Le grand jeu est un double jeu. Il s’agit d’une part de l’entrelacs diplomatique caractérisant les rapports entre les grandes puissances politiques. D’autre part il désigne celui que doit sortir Martina, une jeune voleuse, pour s’emparer du Shah, diamant d’une valeur inestimable que le Nouvel Empire Russe doit restituer avec cérémonie au sultan de Constantinople, la capitale de l’Empire Ottoman. Nulle trace de cet événement dans un manuel d’Histoire ou dans une encyclopédie : nous sommes à la fin d’un 19ème siècle uchronique imaginé par Benjamin Lupu, pour qui les espaces aériens de l’Europe et du Moyen Orient sont sillonnés par d’imposants dirigeables militaires. Ces géants du ciel sont des émanations du pouvoir du Primat Imperator Nikto, empereur russe à la tête d’une dictature industrielle qui n’a de cesse d’étendre à travers le monde son emprise tentaculaire.

Auteur des neuf (et bientôt dix) volumes des Mystères de Kioshe, Benjamin Lupu semble s’être attelé à une nouvelle tâche d’ampleur avec Le Grand Jeu, qu’on pourrait prendre pour un one-shot mais qui s’avère être « seulement » le premier tome d’une épique saga steampunk. Quelle place, en définitive, le récit occupera-t-il sur nos étagères de bibliothèque ? Inutile de se lancer dans des projections chiffrées de plusieurs décimètres, mais gageons qu’il y a là matière à un long développement : se déroulant pour l’essentiel à Constantinople, ce roman inaugural laisse entrevoir de multiples péripéties et révélations à venir, avec des silhouettes capitales encore laissées dans l’ombre, un peu à la manière du premier Star Wars, en 1977, qui n’exposait qu’une partie minime de la multitude de personnages de la série de films. Cette comparaison avec l’œuvre de George Lucas n’est du reste pas innocente car Le Grand Jeu ressemble à plus d’un égard à une transposition de l’univers « lucassien » dans un cadre de SF steampunk : présence encore invisible mais ô combien menaçante, le Primat Imperator a tout d’une émule de l’Empereur Palpatine, et ses sbires sinistres et masqués de cuir, — les « imperags » — ressemblent forts à de néo-Vadors, dont la seule présence suffit à imposer crainte et respect.
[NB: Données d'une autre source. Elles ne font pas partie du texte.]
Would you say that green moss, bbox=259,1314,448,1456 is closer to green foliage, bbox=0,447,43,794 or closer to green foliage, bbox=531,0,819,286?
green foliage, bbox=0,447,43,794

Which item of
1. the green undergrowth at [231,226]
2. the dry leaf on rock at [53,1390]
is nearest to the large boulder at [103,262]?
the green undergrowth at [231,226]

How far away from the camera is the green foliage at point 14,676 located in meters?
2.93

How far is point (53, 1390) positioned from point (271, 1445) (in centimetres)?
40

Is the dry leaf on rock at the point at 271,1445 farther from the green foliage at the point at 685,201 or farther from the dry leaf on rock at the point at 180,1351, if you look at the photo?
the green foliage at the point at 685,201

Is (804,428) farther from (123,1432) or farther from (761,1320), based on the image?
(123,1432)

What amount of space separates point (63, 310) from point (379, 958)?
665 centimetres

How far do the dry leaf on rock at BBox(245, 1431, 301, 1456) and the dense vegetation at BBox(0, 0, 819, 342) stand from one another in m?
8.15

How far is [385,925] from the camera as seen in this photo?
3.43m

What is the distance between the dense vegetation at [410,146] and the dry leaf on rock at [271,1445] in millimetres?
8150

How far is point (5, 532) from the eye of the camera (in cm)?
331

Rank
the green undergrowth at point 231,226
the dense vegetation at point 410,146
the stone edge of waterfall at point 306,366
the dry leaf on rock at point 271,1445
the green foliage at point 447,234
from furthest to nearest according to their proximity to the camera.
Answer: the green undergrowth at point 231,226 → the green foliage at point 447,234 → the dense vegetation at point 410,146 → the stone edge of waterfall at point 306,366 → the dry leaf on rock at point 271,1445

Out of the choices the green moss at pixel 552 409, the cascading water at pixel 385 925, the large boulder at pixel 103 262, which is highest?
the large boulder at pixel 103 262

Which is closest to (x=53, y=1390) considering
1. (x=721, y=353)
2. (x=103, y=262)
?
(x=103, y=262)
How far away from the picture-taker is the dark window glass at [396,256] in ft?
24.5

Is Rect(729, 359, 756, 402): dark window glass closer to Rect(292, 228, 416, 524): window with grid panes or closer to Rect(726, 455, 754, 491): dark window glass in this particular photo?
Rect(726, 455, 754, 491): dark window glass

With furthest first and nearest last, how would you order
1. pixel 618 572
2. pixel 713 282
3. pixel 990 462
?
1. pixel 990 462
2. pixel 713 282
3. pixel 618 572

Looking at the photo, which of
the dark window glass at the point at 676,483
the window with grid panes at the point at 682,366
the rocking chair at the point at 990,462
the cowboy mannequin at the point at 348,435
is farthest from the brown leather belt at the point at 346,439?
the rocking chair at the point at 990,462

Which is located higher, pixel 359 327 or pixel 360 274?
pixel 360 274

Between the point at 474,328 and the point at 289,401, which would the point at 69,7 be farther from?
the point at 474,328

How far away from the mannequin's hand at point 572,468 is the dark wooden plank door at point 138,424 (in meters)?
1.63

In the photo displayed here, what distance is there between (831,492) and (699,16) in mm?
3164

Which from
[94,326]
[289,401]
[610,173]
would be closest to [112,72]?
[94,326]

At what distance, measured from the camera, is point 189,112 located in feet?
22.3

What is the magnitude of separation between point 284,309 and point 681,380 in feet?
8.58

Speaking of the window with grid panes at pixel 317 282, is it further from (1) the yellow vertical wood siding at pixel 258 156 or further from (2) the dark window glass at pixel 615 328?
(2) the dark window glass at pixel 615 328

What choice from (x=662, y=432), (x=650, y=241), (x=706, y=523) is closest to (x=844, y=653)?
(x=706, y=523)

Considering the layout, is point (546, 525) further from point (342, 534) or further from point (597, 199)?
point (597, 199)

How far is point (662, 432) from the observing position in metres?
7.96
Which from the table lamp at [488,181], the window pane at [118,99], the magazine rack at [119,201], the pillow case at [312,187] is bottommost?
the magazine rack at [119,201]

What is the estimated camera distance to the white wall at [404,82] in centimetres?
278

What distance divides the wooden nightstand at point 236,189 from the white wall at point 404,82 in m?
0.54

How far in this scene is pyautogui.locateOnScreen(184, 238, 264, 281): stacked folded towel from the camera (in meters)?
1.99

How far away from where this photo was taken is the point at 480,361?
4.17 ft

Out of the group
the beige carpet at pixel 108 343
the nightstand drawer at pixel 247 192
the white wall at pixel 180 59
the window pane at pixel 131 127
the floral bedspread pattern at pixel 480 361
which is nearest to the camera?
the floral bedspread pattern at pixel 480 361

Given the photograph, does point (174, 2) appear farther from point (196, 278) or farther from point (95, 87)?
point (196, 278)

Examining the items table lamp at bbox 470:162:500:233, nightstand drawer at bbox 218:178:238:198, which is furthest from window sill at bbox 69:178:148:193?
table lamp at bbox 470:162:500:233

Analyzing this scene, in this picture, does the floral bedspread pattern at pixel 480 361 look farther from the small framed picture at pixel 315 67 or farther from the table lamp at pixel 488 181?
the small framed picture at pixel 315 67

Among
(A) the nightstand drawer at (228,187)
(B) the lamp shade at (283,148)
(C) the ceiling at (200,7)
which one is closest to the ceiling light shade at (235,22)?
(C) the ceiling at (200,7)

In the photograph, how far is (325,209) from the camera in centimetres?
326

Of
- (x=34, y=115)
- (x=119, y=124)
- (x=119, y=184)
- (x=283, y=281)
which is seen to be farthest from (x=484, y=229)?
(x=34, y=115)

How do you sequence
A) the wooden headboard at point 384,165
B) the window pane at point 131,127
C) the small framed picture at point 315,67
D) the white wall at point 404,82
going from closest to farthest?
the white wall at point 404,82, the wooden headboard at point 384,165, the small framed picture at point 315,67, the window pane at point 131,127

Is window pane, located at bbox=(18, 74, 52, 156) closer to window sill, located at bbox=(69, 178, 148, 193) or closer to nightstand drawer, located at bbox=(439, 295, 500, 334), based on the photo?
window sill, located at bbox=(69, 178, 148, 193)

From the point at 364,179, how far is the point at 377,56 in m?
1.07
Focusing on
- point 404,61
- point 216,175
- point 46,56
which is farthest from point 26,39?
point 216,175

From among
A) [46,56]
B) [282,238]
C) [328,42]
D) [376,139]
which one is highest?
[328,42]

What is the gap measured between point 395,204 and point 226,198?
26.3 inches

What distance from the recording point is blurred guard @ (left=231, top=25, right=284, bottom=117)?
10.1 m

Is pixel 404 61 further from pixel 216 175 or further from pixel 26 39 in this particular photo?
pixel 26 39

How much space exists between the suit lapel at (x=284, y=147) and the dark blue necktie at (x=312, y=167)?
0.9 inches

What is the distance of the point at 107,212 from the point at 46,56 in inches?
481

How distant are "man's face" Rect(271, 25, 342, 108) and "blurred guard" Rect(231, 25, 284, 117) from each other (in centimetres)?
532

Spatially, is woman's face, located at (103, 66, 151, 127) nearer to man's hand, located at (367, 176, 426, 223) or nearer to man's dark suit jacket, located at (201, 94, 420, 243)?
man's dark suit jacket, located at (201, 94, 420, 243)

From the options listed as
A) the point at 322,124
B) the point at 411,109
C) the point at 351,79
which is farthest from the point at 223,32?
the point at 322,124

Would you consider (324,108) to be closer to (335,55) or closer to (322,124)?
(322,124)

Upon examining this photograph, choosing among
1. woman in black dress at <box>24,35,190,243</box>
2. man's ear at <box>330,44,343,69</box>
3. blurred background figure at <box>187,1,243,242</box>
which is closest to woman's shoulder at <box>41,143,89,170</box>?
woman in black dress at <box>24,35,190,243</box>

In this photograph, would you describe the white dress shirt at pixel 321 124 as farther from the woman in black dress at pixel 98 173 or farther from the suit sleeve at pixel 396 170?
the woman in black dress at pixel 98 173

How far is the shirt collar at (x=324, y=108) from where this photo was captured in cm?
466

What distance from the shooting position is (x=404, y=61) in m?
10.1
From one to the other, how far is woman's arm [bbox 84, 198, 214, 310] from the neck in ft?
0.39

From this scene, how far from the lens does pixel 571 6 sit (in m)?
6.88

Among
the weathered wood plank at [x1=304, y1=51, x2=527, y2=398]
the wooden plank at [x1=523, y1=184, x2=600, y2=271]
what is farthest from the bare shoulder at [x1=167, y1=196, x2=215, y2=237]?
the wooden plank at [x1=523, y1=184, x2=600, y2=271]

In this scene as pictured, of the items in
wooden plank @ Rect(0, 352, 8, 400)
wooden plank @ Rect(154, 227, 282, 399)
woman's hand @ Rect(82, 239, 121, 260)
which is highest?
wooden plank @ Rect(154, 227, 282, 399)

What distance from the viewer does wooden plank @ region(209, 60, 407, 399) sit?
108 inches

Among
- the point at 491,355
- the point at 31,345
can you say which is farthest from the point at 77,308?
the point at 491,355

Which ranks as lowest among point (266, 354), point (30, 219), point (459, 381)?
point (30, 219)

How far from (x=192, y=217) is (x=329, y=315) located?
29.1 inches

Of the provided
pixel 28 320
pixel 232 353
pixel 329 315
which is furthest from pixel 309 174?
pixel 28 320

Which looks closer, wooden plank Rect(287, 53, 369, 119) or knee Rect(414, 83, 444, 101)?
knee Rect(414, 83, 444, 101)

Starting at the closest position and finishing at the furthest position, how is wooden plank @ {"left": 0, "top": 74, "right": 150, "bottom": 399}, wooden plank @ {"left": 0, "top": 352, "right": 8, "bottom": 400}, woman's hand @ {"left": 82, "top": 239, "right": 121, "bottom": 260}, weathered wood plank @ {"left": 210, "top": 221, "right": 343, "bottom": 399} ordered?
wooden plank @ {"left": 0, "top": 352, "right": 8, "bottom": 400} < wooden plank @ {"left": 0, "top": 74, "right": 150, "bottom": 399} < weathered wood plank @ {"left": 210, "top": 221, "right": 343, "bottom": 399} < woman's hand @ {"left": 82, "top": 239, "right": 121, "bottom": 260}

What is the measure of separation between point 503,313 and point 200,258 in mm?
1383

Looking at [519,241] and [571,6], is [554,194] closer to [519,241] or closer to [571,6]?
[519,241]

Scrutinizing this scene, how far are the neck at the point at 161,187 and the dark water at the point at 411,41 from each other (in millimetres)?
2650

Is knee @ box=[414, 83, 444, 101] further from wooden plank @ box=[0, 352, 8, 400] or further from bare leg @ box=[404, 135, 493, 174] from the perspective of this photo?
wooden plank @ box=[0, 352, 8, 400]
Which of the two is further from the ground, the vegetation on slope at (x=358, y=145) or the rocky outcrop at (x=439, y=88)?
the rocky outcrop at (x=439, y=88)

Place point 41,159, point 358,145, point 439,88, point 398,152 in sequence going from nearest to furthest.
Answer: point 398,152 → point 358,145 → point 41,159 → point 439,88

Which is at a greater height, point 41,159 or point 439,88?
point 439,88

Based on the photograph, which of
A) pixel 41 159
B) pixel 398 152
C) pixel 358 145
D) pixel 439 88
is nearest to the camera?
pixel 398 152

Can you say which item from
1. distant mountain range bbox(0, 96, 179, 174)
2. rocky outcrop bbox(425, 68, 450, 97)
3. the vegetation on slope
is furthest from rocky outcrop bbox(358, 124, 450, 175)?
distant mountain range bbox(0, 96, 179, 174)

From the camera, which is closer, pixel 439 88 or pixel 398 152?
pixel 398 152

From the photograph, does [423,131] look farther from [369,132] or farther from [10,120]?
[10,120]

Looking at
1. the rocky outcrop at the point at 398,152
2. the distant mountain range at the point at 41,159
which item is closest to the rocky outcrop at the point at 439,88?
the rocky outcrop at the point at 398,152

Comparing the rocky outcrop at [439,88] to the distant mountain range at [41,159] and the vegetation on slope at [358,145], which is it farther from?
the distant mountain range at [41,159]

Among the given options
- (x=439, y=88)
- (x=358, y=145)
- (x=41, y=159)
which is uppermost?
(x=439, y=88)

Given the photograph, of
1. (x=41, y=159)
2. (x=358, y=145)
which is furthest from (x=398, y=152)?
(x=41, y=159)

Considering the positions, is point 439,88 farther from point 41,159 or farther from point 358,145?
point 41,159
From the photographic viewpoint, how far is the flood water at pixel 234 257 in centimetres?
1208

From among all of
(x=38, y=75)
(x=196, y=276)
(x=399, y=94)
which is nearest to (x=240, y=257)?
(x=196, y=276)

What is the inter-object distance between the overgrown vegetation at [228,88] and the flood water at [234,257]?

Bien sûr et heureusement, Benjamin Lupu ne se contente pas d’un simple décalque, il fait apparaître dans nos esprits des images passionnantes (et parfois terrifiantes, tel le tableau oppressant de Novoser, capitale orwellienne de l’Empire Russe, où les usines tournant à plein rendement lâchent sur le monde d’horribles machines guerrières) et nous fait côtoyer des personnages qu’il nous tarde de revoir à la faveur d’un prochain volume (l’héroïne de l’histoire, Martina, autant à l’aise en robe à froufrous qu’en combi moulante de monte-en-l’air, mais aussi un incroyable personnage de singe-automate dont on est loin de tout savoir une fois le volume refermé). Proposée dans une édition somptueuse dorée sur tranche, l’entrée en matière est donc des plus séduisantes. Rendez-vous est pris un jour prochain pour le tome deux.

En librairie depuis le 3 février 2021.